Quote every record below verbatim, keeping each line and its numbering intact.

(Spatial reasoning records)
%%

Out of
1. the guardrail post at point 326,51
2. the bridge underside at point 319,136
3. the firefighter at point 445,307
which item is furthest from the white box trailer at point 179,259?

%%

▸ **Completed task**:
Out of
1. the guardrail post at point 326,51
2. the bridge underside at point 319,136
3. the firefighter at point 445,307
which item is furthest from the white box trailer at point 179,259?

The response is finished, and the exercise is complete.